• _TASK REQUIREMENTS_
All records below are to be repeated exactly, with the pictures left out.

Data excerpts

········

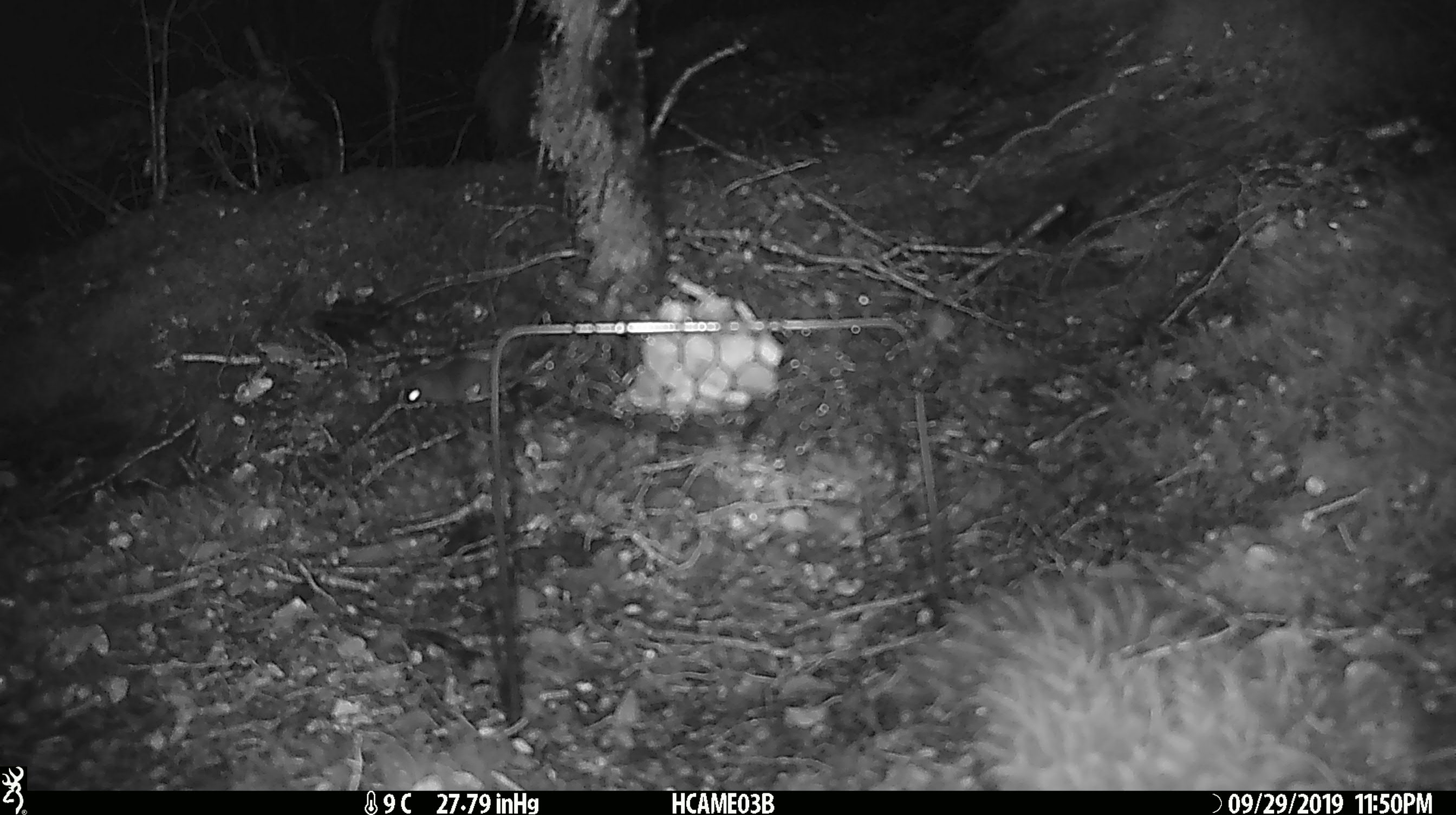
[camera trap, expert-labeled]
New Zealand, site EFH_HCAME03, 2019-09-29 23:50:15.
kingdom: Animalia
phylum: Chordata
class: Mammalia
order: Rodentia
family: Muridae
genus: Mus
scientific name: Mus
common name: mouse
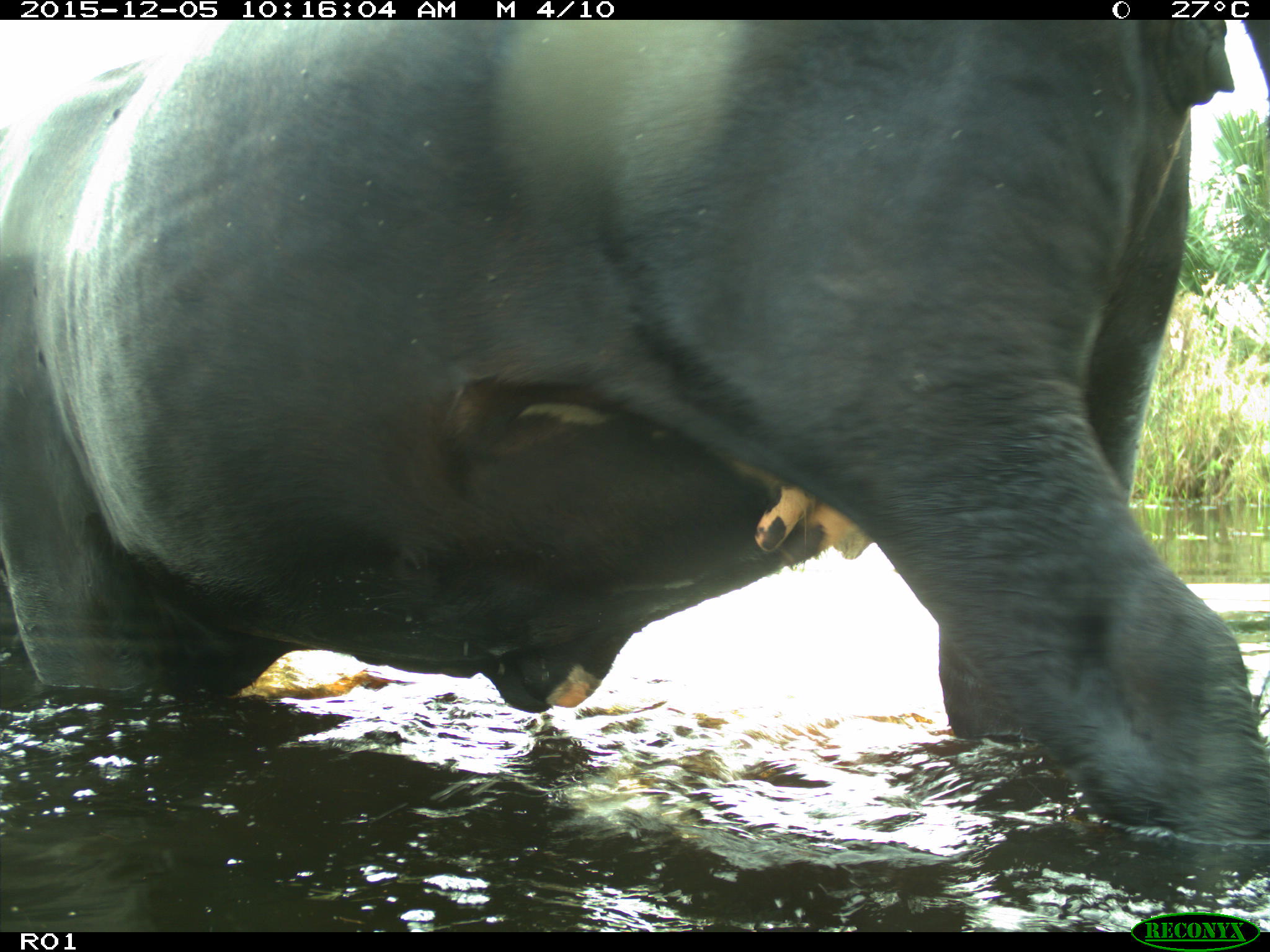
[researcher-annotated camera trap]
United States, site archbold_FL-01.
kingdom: Animalia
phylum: Chordata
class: Mammalia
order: Artiodactyla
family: Bovidae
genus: Bos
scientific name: Bos taurus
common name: domestic cow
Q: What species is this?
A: Bos taurus (domestic cow).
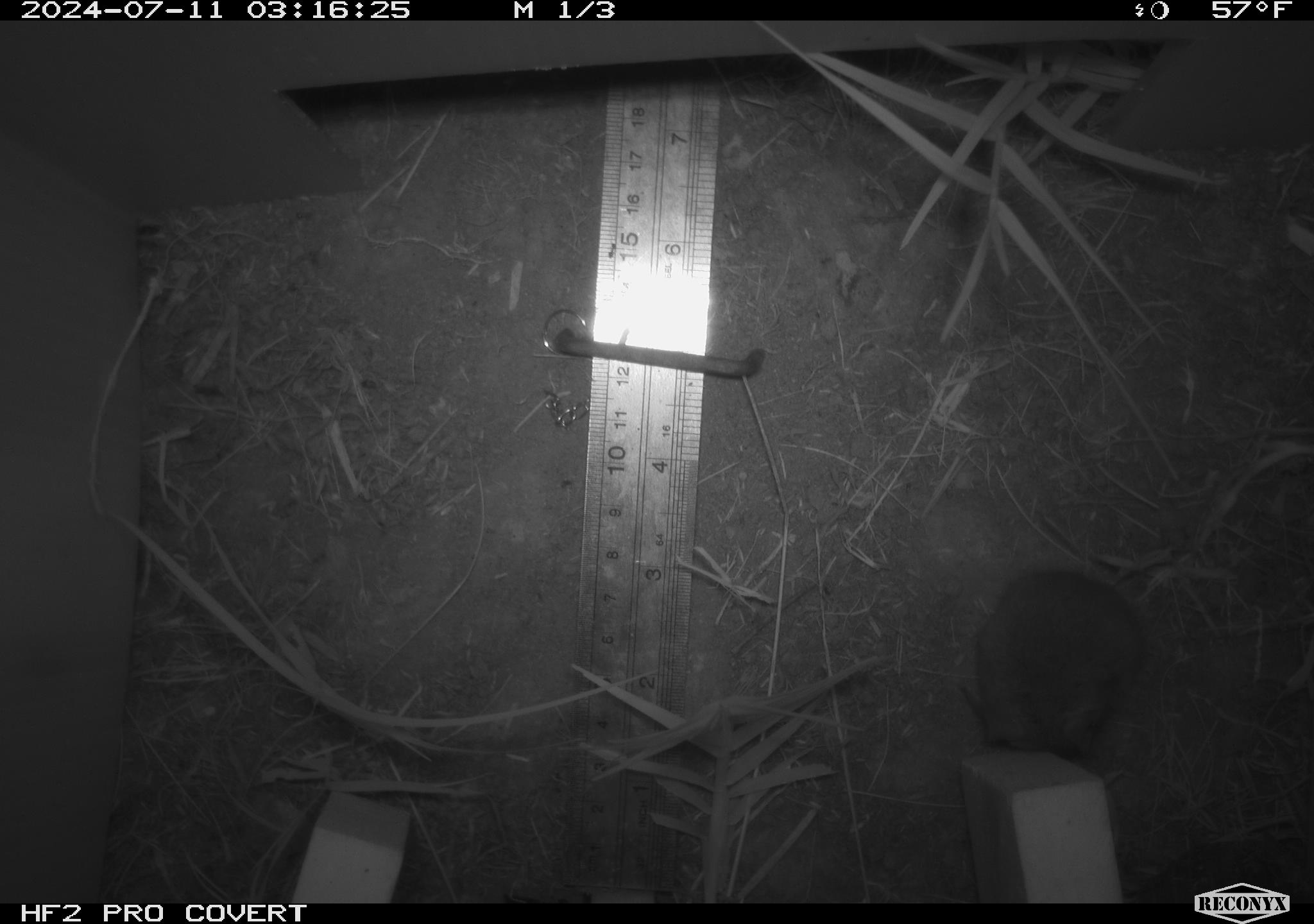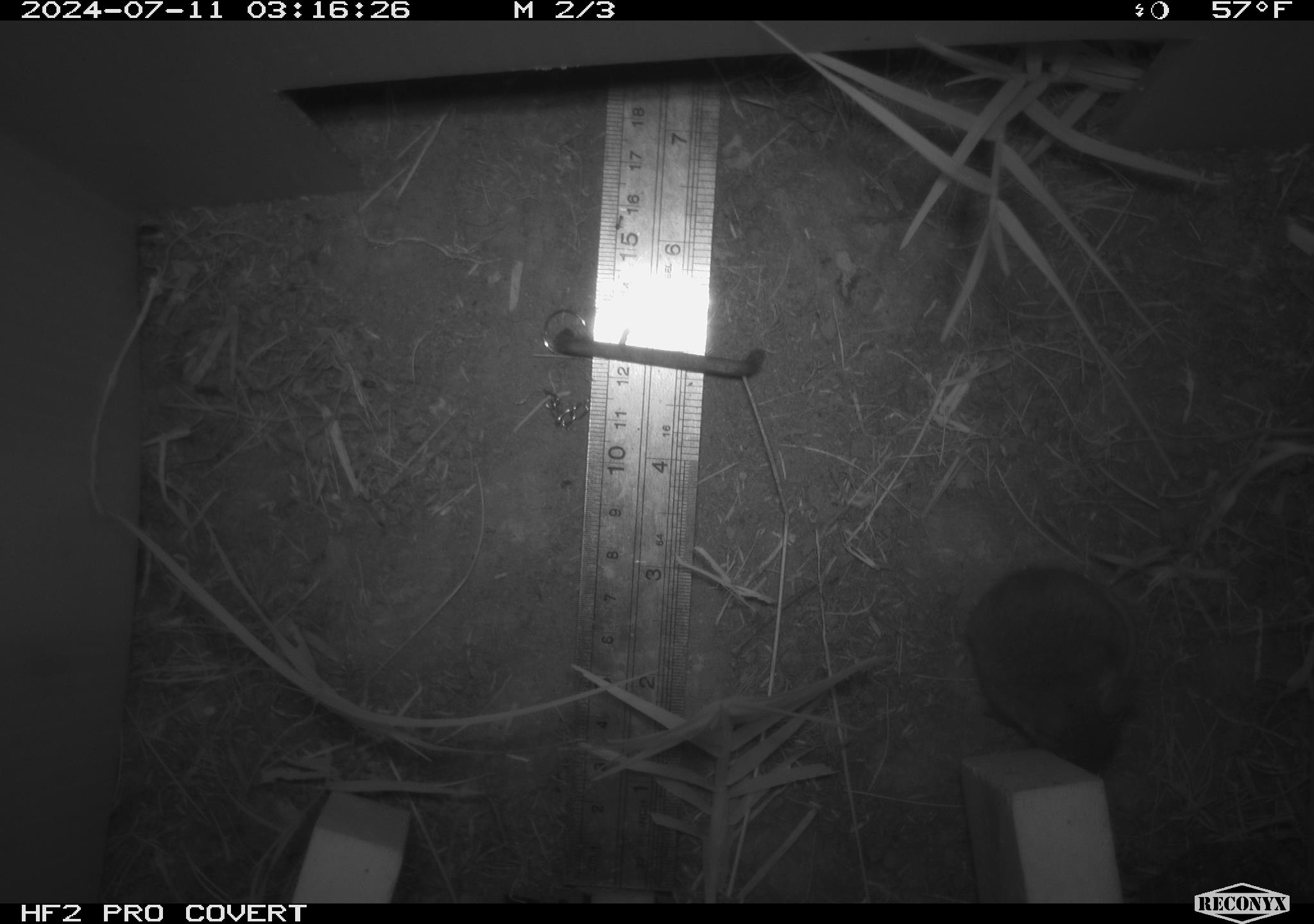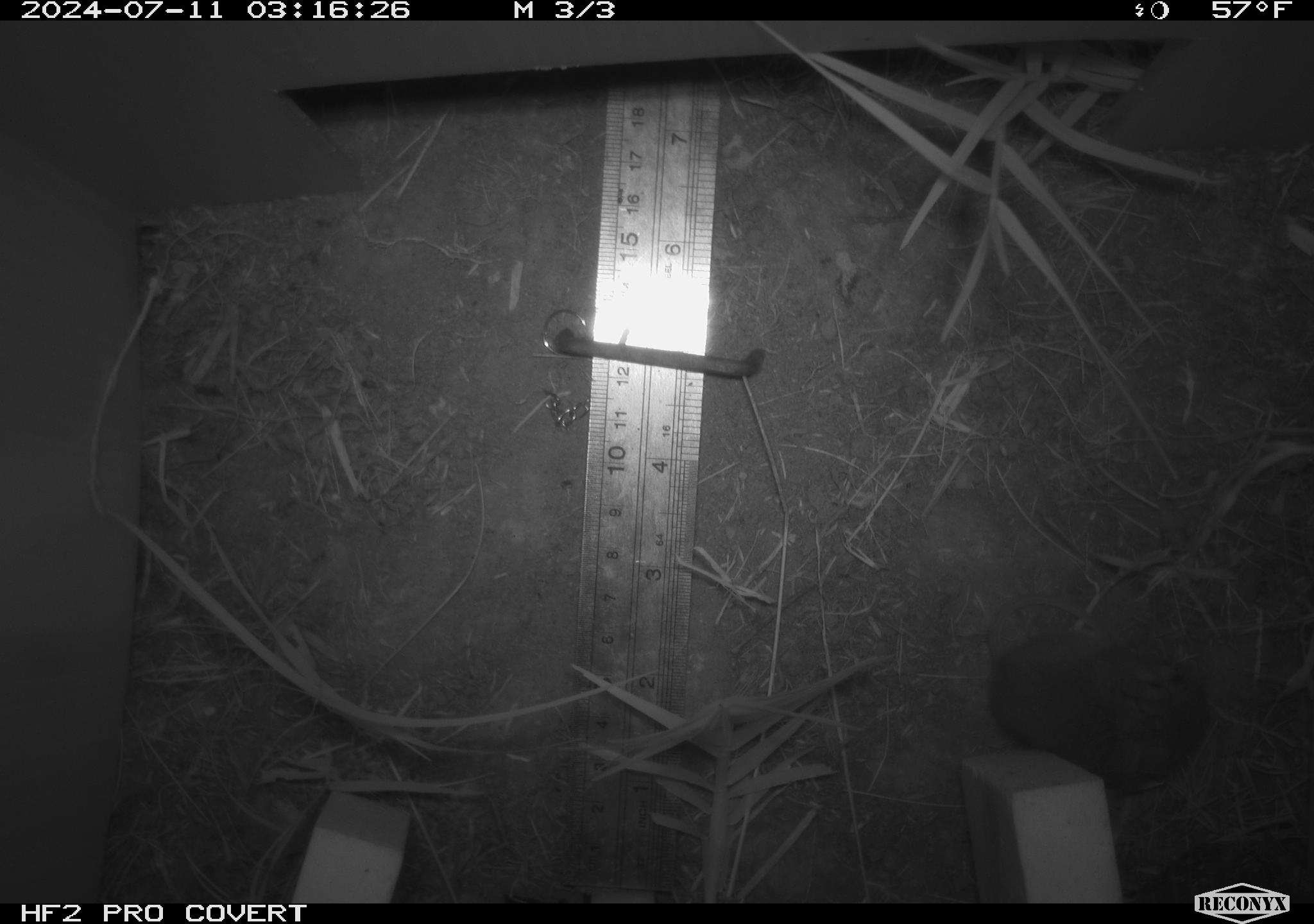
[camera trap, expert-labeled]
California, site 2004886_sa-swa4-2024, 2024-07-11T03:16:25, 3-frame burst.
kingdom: Animalia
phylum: Chordata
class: Mammalia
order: Rodentia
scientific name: Rodentia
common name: mouse species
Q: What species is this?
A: Mouse species (Rodentia).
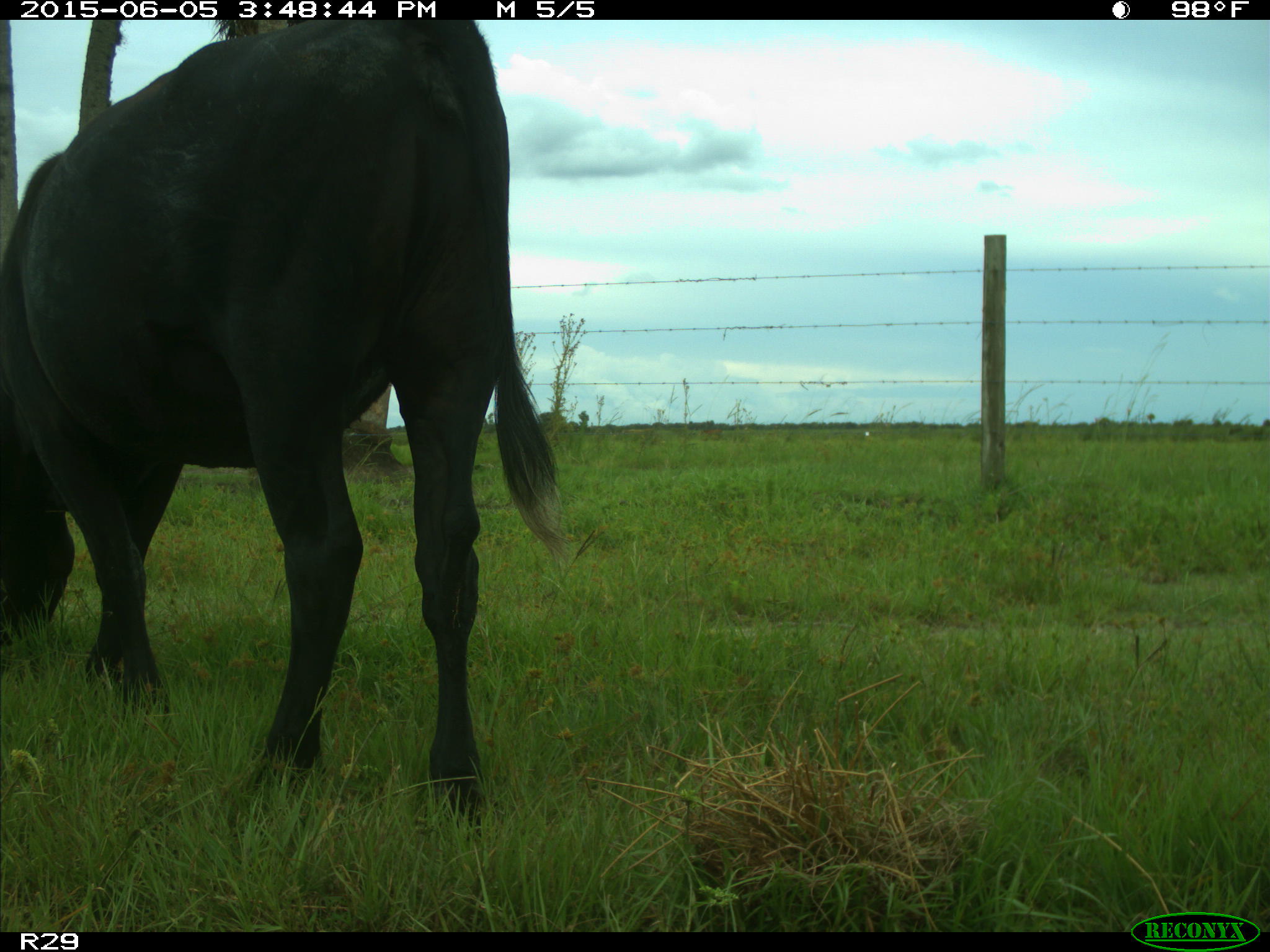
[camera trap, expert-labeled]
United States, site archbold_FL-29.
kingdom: Animalia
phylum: Chordata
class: Mammalia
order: Artiodactyla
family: Bovidae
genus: Bos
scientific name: Bos taurus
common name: domestic cow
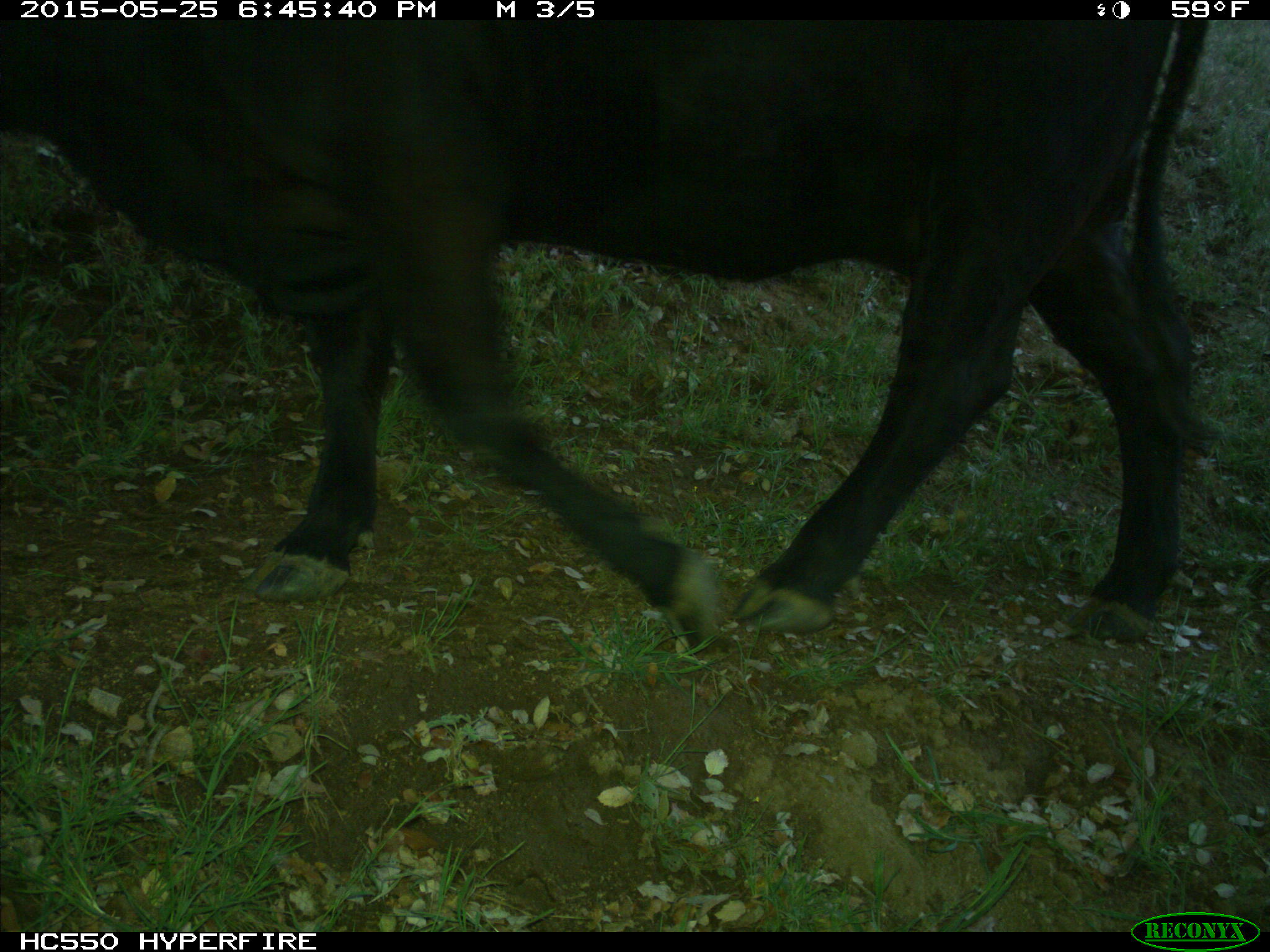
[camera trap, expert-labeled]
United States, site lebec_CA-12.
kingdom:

········

• _REPLY_
[camera trap, expert-labeled]
New Zealand, site EFH_HCAME03, 2019-09-29 23:50:15.
kingdom: Animalia
phylum: Chordata
class: Mammalia
order: Rodentia
family: Muridae
genus: Mus
scientific name: Mus
common name: mouse
[researcher-annotated camera trap]
United States, site archbold_FL-01.
kingdom: Animalia
phylum: Chordata
class: Mammalia
order: Artiodactyla
family: Bovidae
genus: Bos
scientific name: Bos taurus
common name: domestic cow
Q: What species is this?
A: Bos taurus (domestic cow).
[camera trap, expert-labeled]
California, site 2004886_sa-swa4-2024, 2024-07-11T03:16:25, 3-frame burst.
kingdom: Animalia
phylum: Chordata
class: Mammalia
order: Rodentia
scientific name: Rodentia
common name: mouse species
Q: What species is this?
A: Mouse species (Rodentia).
[camera trap, expert-labeled]
United States, site archbold_FL-29.
kingdom: Animalia
phylum: Chordata
class: Mammalia
order: Artiodactyla
family: Bovidae
genus: Bos
scientific name: Bos taurus
common name: domestic cow
[camera trap, expert-labeled]
United States, site lebec_CA-12.
kingdom:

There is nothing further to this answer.